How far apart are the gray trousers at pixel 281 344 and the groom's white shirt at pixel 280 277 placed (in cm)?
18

--

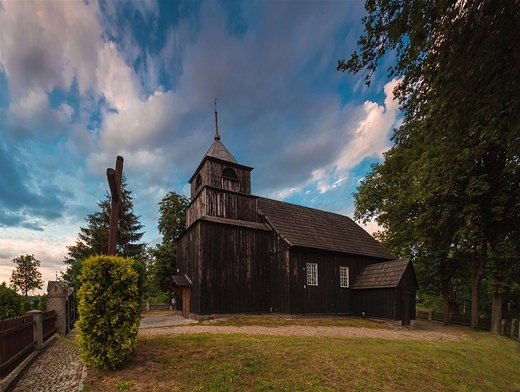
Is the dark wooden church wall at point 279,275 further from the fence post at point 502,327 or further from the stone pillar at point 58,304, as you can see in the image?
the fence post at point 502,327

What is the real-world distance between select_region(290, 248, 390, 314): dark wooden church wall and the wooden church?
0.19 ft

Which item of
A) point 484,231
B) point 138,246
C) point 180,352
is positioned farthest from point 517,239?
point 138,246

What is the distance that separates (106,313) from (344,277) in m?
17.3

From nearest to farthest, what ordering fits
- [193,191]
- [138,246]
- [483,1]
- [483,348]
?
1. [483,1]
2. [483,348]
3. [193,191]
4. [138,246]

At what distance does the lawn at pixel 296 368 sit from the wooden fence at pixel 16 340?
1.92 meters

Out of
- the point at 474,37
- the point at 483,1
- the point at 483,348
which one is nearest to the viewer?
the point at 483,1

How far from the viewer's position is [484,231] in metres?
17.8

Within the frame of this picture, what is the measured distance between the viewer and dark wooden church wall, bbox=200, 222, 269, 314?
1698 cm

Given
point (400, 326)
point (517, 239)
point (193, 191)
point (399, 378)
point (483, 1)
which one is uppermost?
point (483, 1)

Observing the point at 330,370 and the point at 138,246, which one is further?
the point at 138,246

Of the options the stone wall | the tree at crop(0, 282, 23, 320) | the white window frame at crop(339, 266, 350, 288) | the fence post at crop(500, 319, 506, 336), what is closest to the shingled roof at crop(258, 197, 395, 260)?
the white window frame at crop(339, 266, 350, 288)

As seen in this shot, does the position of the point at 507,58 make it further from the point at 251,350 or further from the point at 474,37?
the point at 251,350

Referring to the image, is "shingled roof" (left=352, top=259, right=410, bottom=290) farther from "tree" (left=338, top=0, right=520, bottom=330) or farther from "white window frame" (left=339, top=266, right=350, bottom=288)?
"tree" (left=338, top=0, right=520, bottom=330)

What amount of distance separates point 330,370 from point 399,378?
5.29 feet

...

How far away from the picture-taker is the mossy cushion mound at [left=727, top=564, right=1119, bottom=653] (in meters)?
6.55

### Task requirements
Count the lines in the data above that contain the string "crop", and reply with only that number.

### Exercise solution
2